Directions: Report each line of the data below that contains the string "photo", copying every such line in full. Case counts when matching.

+--

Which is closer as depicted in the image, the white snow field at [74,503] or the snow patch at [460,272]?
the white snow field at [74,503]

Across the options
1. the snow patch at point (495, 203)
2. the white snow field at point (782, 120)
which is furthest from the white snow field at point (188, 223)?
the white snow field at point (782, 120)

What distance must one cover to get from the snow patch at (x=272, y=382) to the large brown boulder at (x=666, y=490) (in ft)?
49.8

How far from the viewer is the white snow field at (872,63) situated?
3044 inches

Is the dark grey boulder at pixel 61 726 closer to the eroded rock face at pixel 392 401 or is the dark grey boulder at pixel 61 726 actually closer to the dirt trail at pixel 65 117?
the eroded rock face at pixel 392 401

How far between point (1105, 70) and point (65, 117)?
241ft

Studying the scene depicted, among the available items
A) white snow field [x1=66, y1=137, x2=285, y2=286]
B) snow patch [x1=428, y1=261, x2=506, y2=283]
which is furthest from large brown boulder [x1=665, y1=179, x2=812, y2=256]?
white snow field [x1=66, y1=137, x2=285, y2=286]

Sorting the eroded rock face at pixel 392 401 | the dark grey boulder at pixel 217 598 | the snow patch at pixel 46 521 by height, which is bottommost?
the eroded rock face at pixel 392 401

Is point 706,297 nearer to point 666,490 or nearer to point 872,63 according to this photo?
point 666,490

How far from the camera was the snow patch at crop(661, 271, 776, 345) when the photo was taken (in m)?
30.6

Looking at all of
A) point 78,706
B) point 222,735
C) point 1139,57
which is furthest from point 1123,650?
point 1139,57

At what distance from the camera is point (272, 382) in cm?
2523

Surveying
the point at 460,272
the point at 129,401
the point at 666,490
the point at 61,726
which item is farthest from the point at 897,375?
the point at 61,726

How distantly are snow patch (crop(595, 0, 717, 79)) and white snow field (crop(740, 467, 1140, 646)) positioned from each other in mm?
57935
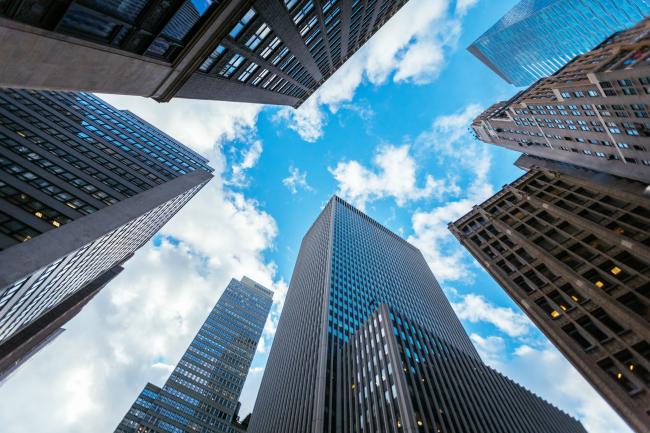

+--

Correct answer:
Is point 706,297 nearer to point 666,490 or nearer to point 872,63 according to this photo?
How far from the camera was the snow patch at crop(661, 271, 776, 345) when the photo was taken (in m)?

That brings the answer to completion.